The original multilingual version of PaddleOCRV3 can support 80 languages.To select the most appropriate language, we run OCR inference in multiple languages and choose the one that yields the highest confidence score.
For the Language Model (LLM), we employ "gpt-3.5-turbo-16k" due to its capability to handle longer input sequences. We set the temperature to 0 to generate more deterministic responses.
Brand recognition -- Validation:
This step is to ensure the validity of LLM's responses.
We check whether the domain's status code is 200 (alive) or 3xx (redirection).
Additionally, we perform a Google Image search for the "d's logo" and compare the top 5 retrieved logos with the logo displayed on the webpage. A match is confirmed if the logo-matching model returns a similarity score greater than 0.83 [1] (adjustable). This step validates that the returned domain genuinely represents the brand indicated on the webpage.
CRP prediction model:
This step is to recognize the credential-taking intention of the webpage.
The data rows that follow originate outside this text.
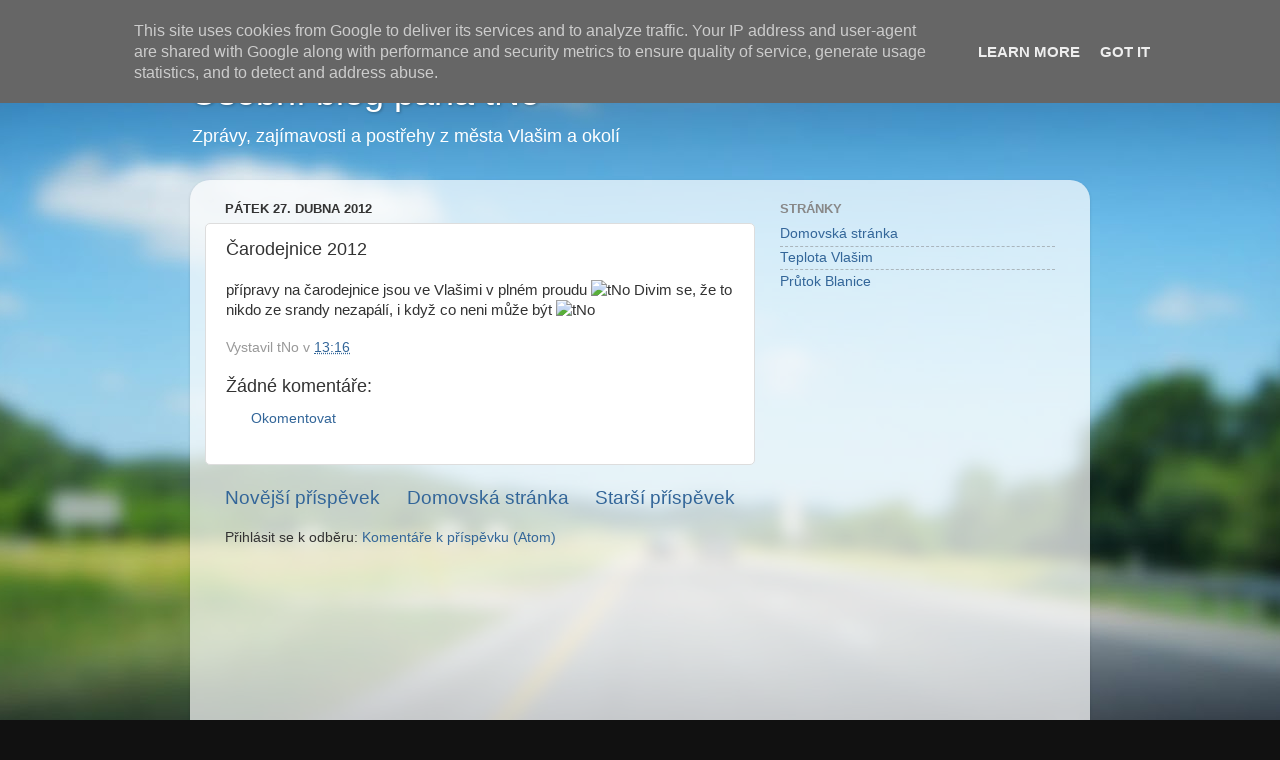

--- FILE ---
content_type: text/html; charset=utf-8
request_url: https://www.google.com/recaptcha/api2/aframe
body_size: 264
content:
<!DOCTYPE HTML><html><head><meta http-equiv="content-type" content="text/html; charset=UTF-8"></head><body><script nonce="j-VcA-YVOaom-hhtFeiCXQ">/** Anti-fraud and anti-abuse applications only. See google.com/recaptcha */ try{var clients={'sodar':'https://pagead2.googlesyndication.com/pagead/sodar?'};window.addEventListener("message",function(a){try{if(a.source===window.parent){var b=JSON.parse(a.data);var c=clients[b['id']];if(c){var d=document.createElement('img');d.src=c+b['params']+'&rc='+(localStorage.getItem("rc::a")?sessionStorage.getItem("rc::b"):"");window.document.body.appendChild(d);sessionStorage.setItem("rc::e",parseInt(sessionStorage.getItem("rc::e")||0)+1);localStorage.setItem("rc::h",'1768780710226');}}}catch(b){}});window.parent.postMessage("_grecaptcha_ready", "*");}catch(b){}</script></body></html>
The LLM settings are the same as the brand recognition model.
CRP transition model:
This step is to transit to a credential-taking page if the current page is not.
For the CRP transition model, we employ the CLIP model, which uses "ViT-B/32" (Vision Transformer) as its backbone.
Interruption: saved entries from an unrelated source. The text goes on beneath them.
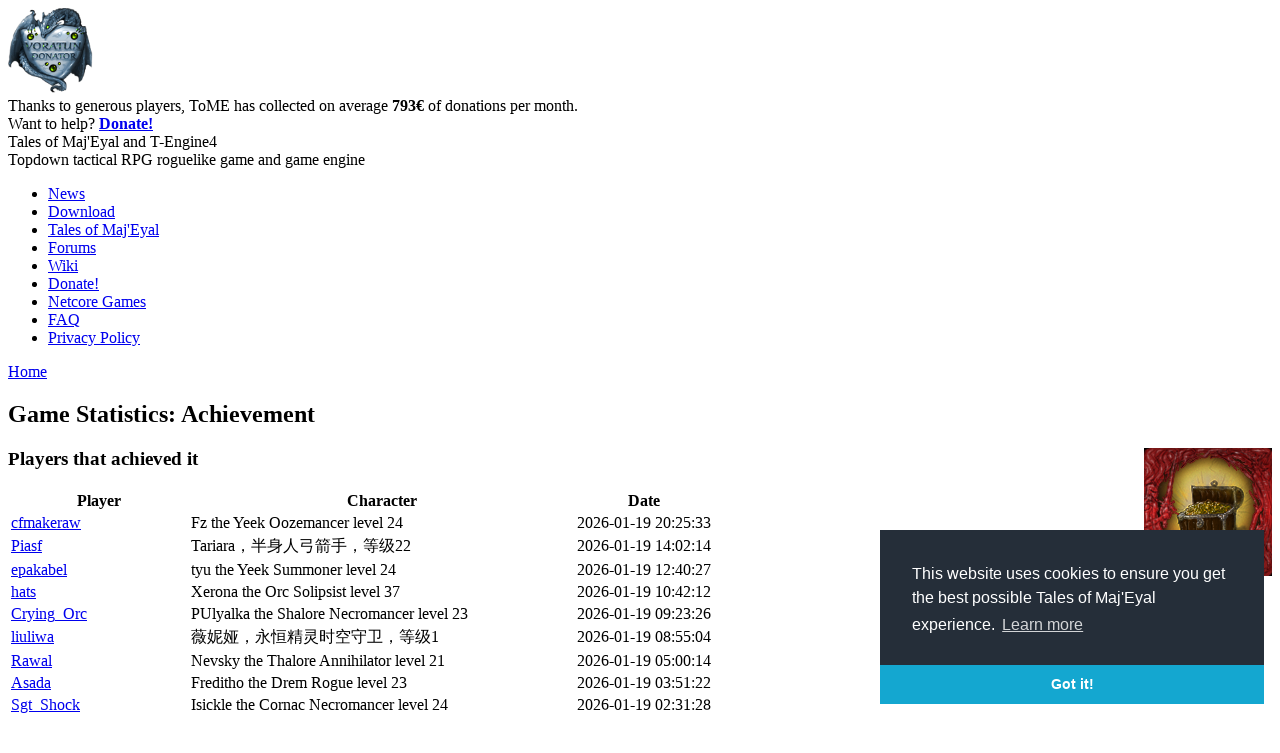

--- FILE ---
content_type: text/css
request_url: https://te4.org/sites/all/modules/lightbox2/css/lightbox.css?8
body_size: 1239
content:
/* $Id: lightbox.css,v 1.1.4.28 2010/09/22 10:47:15 snpower Exp $ */
#lightbox {
  position: absolute;
  top: 40px;
  left: 0;
  width: 100%;
  z-index: 100;
  text-align: center;
  line-height: 0;
}

#lightbox a img {
  border: none;
}

#outerImageContainer {
  position: relative;
  background-color: #fff;
  width: 250px;
  height: 250px;
  margin: 0 auto;
  min-width: 240px;
  overflow: hidden;
}

#imageContainer, #frameContainer, #modalContainer {
  padding: 10px;
}

#modalContainer {
  line-height: 1em;
  overflow: auto;
}

#loading {
  height: 25%;
  width: 100%;
  text-align: center;
  line-height: 0;
  position: absolute;
  top: 40%;
  left: 45%;
  *left: 0%;
}

#hoverNav {
  position: absolute;
  top: 0;
  left: 0;
  height: 100%;
  width: 100%;
  z-index: 10;
}

#imageContainer>#hoverNav {
  left: 0;
}

#frameHoverNav {
  z-index: 10;
  margin-left: auto;
  margin-right: auto;
  width: 20%;
  position: absolute;
  bottom: 0px;
  height: 45px;
}

#imageData>#frameHoverNav {
  left: 0;
}

#hoverNav a, #frameHoverNav a {
  outline: none;
}

#prevLink, #nextLink {
  width: 49%;
  height: 100%;
  background: transparent url(../images/blank.gif) no-repeat; /* Trick IE into showing hover */
  display: block;
}

#prevLink, #framePrevLink {
  left: 0;
  float: left;
}

#nextLink, #frameNextLink {
  right: 0;
  float: right;
}

#prevLink:hover, #prevLink:visited:hover, #prevLink.force_show_nav, #framePrevLink {
  background: url(../images/prev.gif) left 15% no-repeat;
}

#nextLink:hover, #nextLink:visited:hover, #nextLink.force_show_nav, #frameNextLink {
  background: url(../images/next.gif) right 15% no-repeat;
}

#prevLink:hover.force_show_nav, #prevLink:visited:hover.force_show_nav,
#framePrevLink:hover, #framePrevLink:visited:hover {
  background: url(../images/prev_hover.gif) left 15% no-repeat;
}

#nextLink:hover.force_show_nav, #nextLink:visited:hover.force_show_nav,
#frameNextLink:hover, #frameNextLink:visited:hover {
  background: url(../images/next_hover.gif) right 15% no-repeat;
}

#framePrevLink, #frameNextLink {
  width: 45px;
  height: 45px;
  display: block;
  position: absolute;
  bottom: 0px;
}

#imageDataContainer {
  font: 10px Verdana, Helvetica, sans-serif;
  background-color: #fff;
  margin: 0 auto;
  line-height: 1.4em;
  min-width: 240px;
}

#imageData {
  padding: 0 10px;
}

#imageData #imageDetails {
  width: 70%;
  float: left;
  text-align: left;
}

#imageData #caption {
  font-weight: bold;
}

#imageData #numberDisplay {
  display: block;
  clear: left;
  padding-bottom: 1.0em;
}

#imageData #lightbox2-node-link-text {
  display: block;
  padding-bottom: 1.0em;
}

#imageData #bottomNav {
  height: 66px;
}
.lightbox2-alt-layout #imageData #bottomNav,
.lightbox2-alt-layout-data #bottomNav {
  margin-bottom: 60px;
}

#lightbox2-overlay {
  position: absolute;
  top: 0;
  left: 0;
  z-index: 90;
  width: 100%;
  height: 500px;
  background-color: #000;
}

#overlay_default {
  opacity: 0.6;
}

#overlay_macff2 {
  background: transparent url(../images/overlay.png) repeat;
}

.clearfix:after {
  content: ".";
  display: block;
  height: 0;
  clear: both;
  visibility: hidden;
}

* html>body .clearfix {
  display: inline;
  width: 100%;
}

* html .clearfix {
  /* Hides from IE-mac \*/
  height: 1%;
  /* End hide from IE-mac */
}


/* Image location mod */
#bottomNavClose {
  display: block;
  background: url(../images/close.gif) left no-repeat;
  margin-top: 33px;
  float: right;
  padding-top: 0.7em;
  height: 26px;
  width: 26px;
}

#bottomNavClose:hover {
  background-position: right;
}

#loadingLink {
  display: block;
  background: url(../images/loading.gif) no-repeat;
  width: 32px;
  height: 32px;
}

#bottomNavZoom {
  display: none;
  background: url(../images/expand.gif) no-repeat;
  width: 34px;
  height: 34px;
  position: relative;
  left: 30px;
  float: right;
}

#bottomNavZoomOut {
  display: none;
  background: url(../images/contract.gif) no-repeat;
  width: 34px;
  height: 34px;
  position: relative;
  left: 30px;
  float: right;
}

#lightshowPlay {
  margin-top: 42px;
  float: right;
  margin-right: 5px;
  margin-bottom: 1px;
  height: 20px;
  width: 20px;
  background: url(../images/play.png) no-repeat;
}

#lightshowPause {
  margin-top: 42px;
  float: right;
  margin-right: 5px;
  margin-bottom: 1px;
  height: 20px;
  width: 20px;
  background: url(../images/pause.png) no-repeat;
}

.lightbox2-alt-layout-data #bottomNavClose,
.lightbox2-alt-layout #bottomNavClose {
  margin-top: 93px;
}
.lightbox2-alt-layout-data #bottomNavZoom,
.lightbox2-alt-layout-data #bottomNavZoomOut,
.lightbox2-alt-layout #bottomNavZoom,
.lightbox2-alt-layout #bottomNavZoomOut {
  margin-top: 93px;
}
.lightbox2-alt-layout-data #lightshowPlay,
.lightbox2-alt-layout-data #lightshowPause,
.lightbox2-alt-layout #lightshowPlay,
.lightbox2-alt-layout #lightshowPause {
  margin-top: 102px;
}

.lightbox_hide_image {
  display: none;
}

#lightboxImage {
  -ms-interpolation-mode: bicubic;
}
The model is fine-tuned using Cross-Entropy loss at a learning rate of 1×10^(−5) for 5 epochs, on a dataset comprising 3,047 webpages. During this fine-tuning phase, the text encoder branch is completely frozen, allowing only the image encoder branch to participate in gradient updates.
References:
[1] Liu, R., Lin, Y., Yang, X., Ng, S. H., Divakaran, D. M., & Dong, J. S. (2022). Inferring phishing intention via webpage appearance and dynamics: A deep vision-based approach. In 31st USENIX Security Symposium (USENIX Security 22) (pp. 1633-1650).